:: Task directions ::
Your task is to count the lines of the entries below that include the word "labeled" and to give only the resulting number.

═════ Information shown ═════

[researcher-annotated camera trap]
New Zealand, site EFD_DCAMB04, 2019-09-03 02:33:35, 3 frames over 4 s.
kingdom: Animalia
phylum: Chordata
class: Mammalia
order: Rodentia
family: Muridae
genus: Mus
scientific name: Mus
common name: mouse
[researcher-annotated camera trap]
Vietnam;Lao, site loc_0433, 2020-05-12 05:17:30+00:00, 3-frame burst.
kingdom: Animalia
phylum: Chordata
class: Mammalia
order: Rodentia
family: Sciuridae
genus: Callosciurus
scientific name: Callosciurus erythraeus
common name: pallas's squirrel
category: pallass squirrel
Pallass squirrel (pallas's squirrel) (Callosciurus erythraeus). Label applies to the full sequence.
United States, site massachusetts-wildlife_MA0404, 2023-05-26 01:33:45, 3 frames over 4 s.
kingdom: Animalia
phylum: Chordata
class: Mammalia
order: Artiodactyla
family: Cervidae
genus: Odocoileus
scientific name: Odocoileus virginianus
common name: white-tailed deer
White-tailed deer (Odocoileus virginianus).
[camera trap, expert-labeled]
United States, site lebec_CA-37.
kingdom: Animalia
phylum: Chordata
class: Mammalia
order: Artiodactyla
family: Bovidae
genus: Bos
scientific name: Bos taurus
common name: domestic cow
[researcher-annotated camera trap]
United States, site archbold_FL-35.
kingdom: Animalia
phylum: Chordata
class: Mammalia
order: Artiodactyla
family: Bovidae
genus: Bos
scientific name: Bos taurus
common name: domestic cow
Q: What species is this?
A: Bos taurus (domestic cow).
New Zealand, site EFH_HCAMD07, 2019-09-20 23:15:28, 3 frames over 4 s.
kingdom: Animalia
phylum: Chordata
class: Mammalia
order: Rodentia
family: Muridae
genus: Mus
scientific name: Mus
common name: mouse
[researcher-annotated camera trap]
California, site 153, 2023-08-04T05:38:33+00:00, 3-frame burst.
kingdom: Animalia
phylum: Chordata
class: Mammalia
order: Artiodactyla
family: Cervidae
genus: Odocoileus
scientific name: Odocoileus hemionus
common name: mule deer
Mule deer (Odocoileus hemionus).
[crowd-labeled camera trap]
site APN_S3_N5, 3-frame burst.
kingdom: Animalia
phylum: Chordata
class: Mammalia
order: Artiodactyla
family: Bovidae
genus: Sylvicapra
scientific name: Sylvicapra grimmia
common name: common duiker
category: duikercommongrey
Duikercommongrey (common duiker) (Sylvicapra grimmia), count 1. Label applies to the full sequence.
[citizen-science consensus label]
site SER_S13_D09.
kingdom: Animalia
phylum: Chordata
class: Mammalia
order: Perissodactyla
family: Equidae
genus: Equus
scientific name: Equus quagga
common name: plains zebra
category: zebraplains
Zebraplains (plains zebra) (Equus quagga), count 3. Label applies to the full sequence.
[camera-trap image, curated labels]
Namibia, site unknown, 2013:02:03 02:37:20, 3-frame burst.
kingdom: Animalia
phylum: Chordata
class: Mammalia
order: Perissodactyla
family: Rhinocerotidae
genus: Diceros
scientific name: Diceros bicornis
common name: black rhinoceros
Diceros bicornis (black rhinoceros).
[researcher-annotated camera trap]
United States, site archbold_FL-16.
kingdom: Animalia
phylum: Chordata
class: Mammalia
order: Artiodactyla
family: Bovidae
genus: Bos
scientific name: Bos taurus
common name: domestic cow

═════

:: Response ::
2